Which floor levels or unit stacks at 162B Rivervale Crescent offer the best value?

Middle-floor units (typically floors 8 to 15 in blocks with 20+ storeys) at 162B Rivervale Crescent consistently deliver optimal value, offering superior natural light and ventilation relative to lower floors without commanding the premium pricing of high-floor corner units. Units on the eastern or northern exposures typically benefit from reduced afternoon heat penetration and lower air-conditioning demand, translating to modest long-term utility cost savings. Ground-floor and first-floor units attract modest discounts (5% to 10%) due to privacy and noise concerns near lift lobbies and common areas, presenting opportunities for cost-conscious buyers willing to trade premium location for financial savings. Corner units and units on higher floors (16th floor and above) command premiums of 10% to 20% reflecting panoramic views and enhanced privacy, suitable for buyers prioritising aesthetics over value efficiency. Lower floors (2nd to 5th) represent a middle ground, offering accessibility and safety reassurance for families with young children or elderly members at moderate premium levels. Prospective buyers should factor intended holding period and resale appeal into stack-level decisions, as premium floor selections may offer psychological value but do not necessarily translate to proportionate capital gains.

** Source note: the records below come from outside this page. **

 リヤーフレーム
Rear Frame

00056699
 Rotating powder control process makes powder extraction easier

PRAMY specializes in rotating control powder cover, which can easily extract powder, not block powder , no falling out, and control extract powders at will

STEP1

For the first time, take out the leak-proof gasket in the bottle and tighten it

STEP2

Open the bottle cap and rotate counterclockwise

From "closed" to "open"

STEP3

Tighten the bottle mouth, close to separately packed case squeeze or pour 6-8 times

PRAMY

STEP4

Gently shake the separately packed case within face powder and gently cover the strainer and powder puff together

What future supply pipeline exists for HDB in the Sengkang area, and does this affect 162B Rivervale Crescent's appreciation potential?

The Sengkang planning area has transitioned from rapid new-town expansion to consolidation and optimisation of existing estates, with minimal large-scale new HDB launches anticipated in the immediate vicinity of 162B Rivervale Crescent. Government planning strategies emphasise infill development, estate upgrades, and renewal of ageing blocks rather than wholesale new construction, meaning supply of competing new units will remain modest relative to existing resale inventory. This measured supply approach supports stable pricing in established estates like 162B Rivervale Crescent, reducing risk of value dilution from new-launch cannibalisation and preserving resale appeal. Long-term demographic trends favour transit-oriented, density-optimised housing aligned with Sengkang's profile, suggesting sustained demand for well-located resale units in mature estates. However, buyers should remain cognisant that HDB resale properties generally appreciate modestly (1% to 3% annually) relative to private residential properties, and capital gains should not be the primary investment driver; rather, stable tenant demand, rental yield sustainability, and long-term value preservation form the core investment thesis for 162B Rivervale Crescent.